Concernant les métiers de greffe
La CFDT a signé un accord de méthode ayant permis une valorisation du corps des greffiers. Mais les directeurs des services de greffe ont dû se mobiliser pour qu’un ministre prenne enfin l’engagement nécessaire pour reconnaître leur investissement et les revaloriser. La CFDT lui a rappelé lors du dernier CSA ministériel que nous attendons de lui qu’il pèse de tout son poids en interministériel pour respecter sa parole. Cependant la situation des agents relevant des corps communs (adjoints administratifs, adjoints techniques, secrétaires administratifs, attachés) reste un sujet non évoqué avec la DSJ. Car au-delà des plans de requalification qui permettent de revaloriser ceux qui exercent les fonctions d’un autre corps, il est essentiel de reconnaître nos collègues des corps communs qui exercent leurs missions. Les discussions en cours avec le Secrétariat général (création de la
filière technique ministérielle, revalorisation des personnels administratifs) ne sont pas suffisantes, il est nécessaire que la DSJ se saisisse enfin réellement de leur sort.
Concernant les dysfonctionnements de la justice et appel à des réformes concrètes
La CFDT reconnaît les dysfonctionnements du système judiciaire, comme les délais trop longs et la complexité des procédures, mais refuse l’idée d’une généralisation qui nierait l’engagement quotidien sans faille des agents. Nos collègues doivent faire face à des réformes mal préparées et doivent lutter avec des outils informatiques inadaptés, qui compliquent le travail au lieu de le faciliter.
Pour être concrètes et pragmatiques, les réformes doivent s’appuyer sur les retours du terrain et le dialogue social. La CFDT l’a dit et rappelé à de nombreuses reprises, l’empilement des réformes et des procédures nuit à l’efficacité du système.
Concernant la simplification de la justice civile
La CFDT n’est pas opposée à la simplification. Mais elle doit rester au service des justiciables, garantir un véritable accès au juge, et améliorer le service rendu, et pas simplement les statistiques. Notre organisation sera particulièrement vigilante à ce que cette simplification ne serve pas de prétexte à une baisse des moyens humains et matériels.

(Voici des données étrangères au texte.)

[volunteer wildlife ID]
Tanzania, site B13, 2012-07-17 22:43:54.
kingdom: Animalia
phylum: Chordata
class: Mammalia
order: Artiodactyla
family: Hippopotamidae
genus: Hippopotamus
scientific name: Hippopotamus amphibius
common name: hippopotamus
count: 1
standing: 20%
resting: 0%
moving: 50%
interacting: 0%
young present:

Concernant la facilitation de l’accès à la justice et numérisation
La CFDT soutient la numérisation des procédures judiciaires et le développement du Portail du justiciable, à condition que ces outils soient accessibles à tous et ne creusent pas les inégalités.
La CFDT insiste sur l’importance d’un accompagnement adapté pour les usagers et professionnels et revendique une démarche de co-construction avec les agents pour concevoir des outils réellement utiles.
En matière d’accès à la justice, le numérique ne doit pas compenser le manque de personnel, mais le compléter. Notre organisation regrette le manque de coordination entre les ministères de la Justice et de l’Intérieur pour le déploiement opérationnel de la numérisation, tant sur la faisabilité que sur les moyens humains et matériels.
Concernant la réforme de l’audiencement criminel et reconnaissance de culpabilité
L’audiencement criminel et correctionnel reste trop souvent absent des réflexions ministérielles. Il est temps d’intégrer ces réalités dans les réformes à venir.
La création d’une procédure de reconnaissance de culpabilité en matière criminelle, découverte dans la lettre ministérielle, soulève des questions majeures de droits de la défense et de place des victimes. Cette idée ne peut être lancée ainsi, la CFDT appelle à une concertation approfondie avec l’ensemble des acteurs concernés.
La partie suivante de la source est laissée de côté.